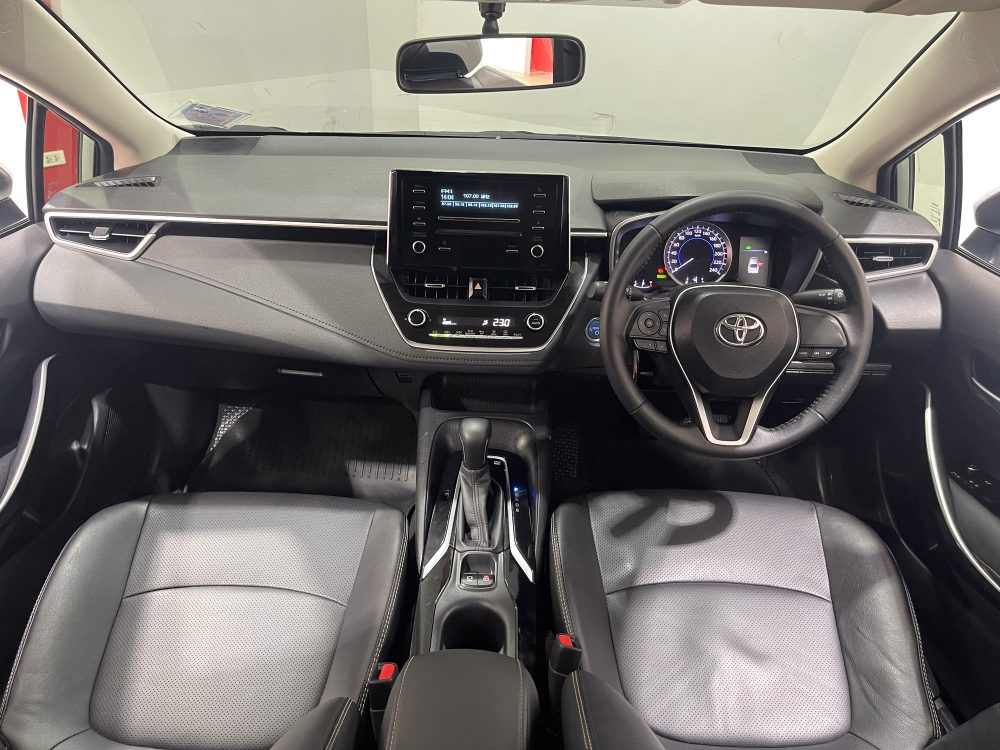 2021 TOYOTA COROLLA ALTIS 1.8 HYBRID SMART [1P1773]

---

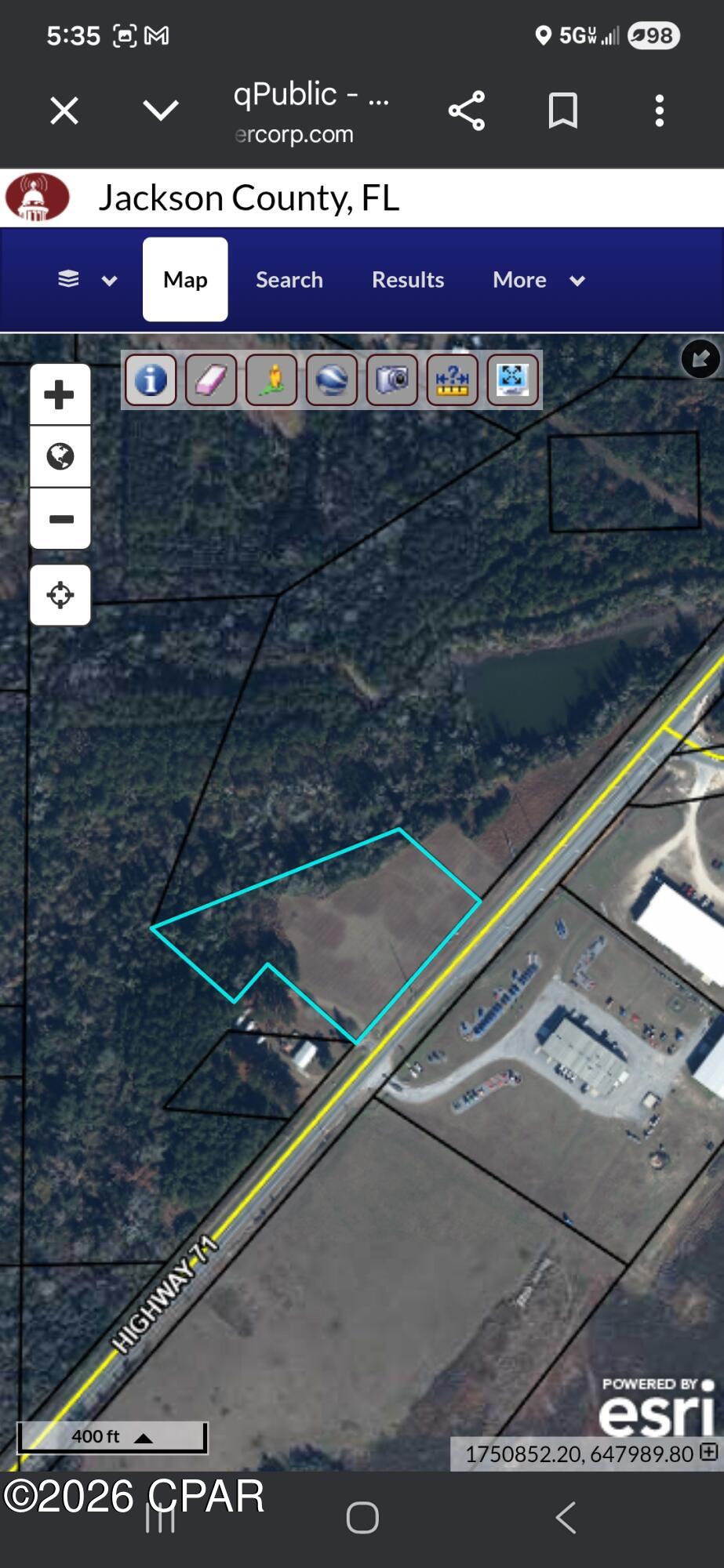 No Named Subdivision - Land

...

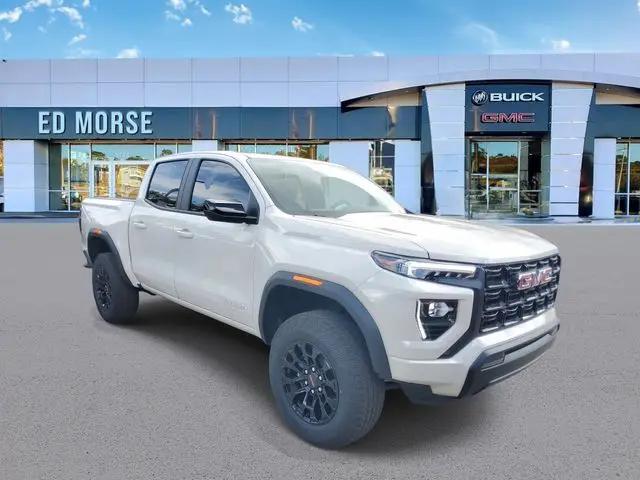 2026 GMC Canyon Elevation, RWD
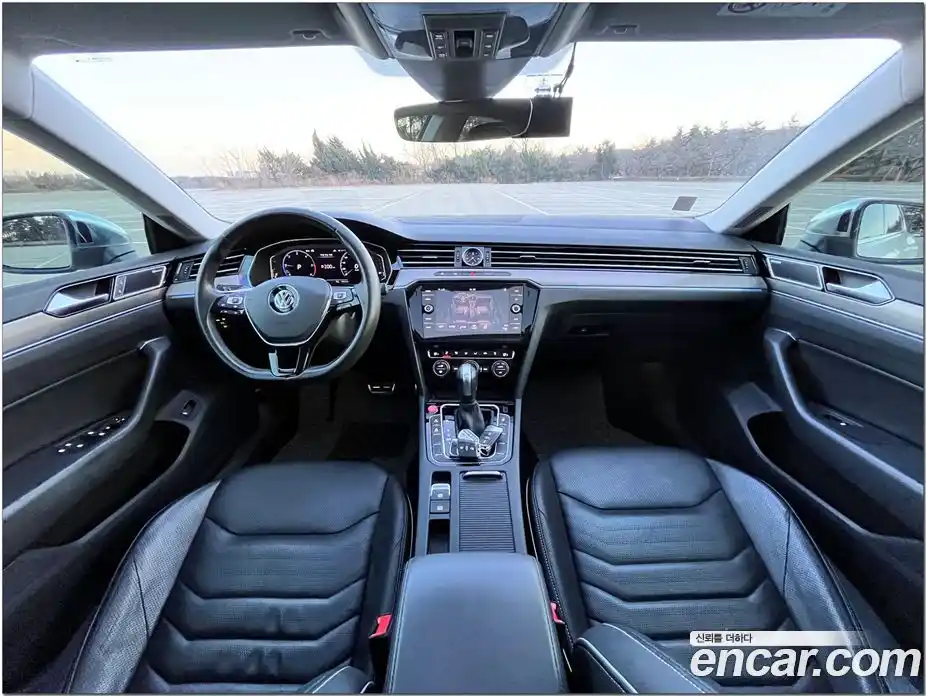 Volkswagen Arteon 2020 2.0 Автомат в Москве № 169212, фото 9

__What the task asks__.
Beginning at the line above that contains "2026 GMC Canyon Elevation, RWD", repeat each line exactly through the one that contains "Volkswagen Arteon 2020", and leave out the pictures.

__Task output__.
 2026 GMC Canyon Elevation, RWD
 Volkswagen Arteon 2020 2.0 Автомат в Москве № 169212, фото 9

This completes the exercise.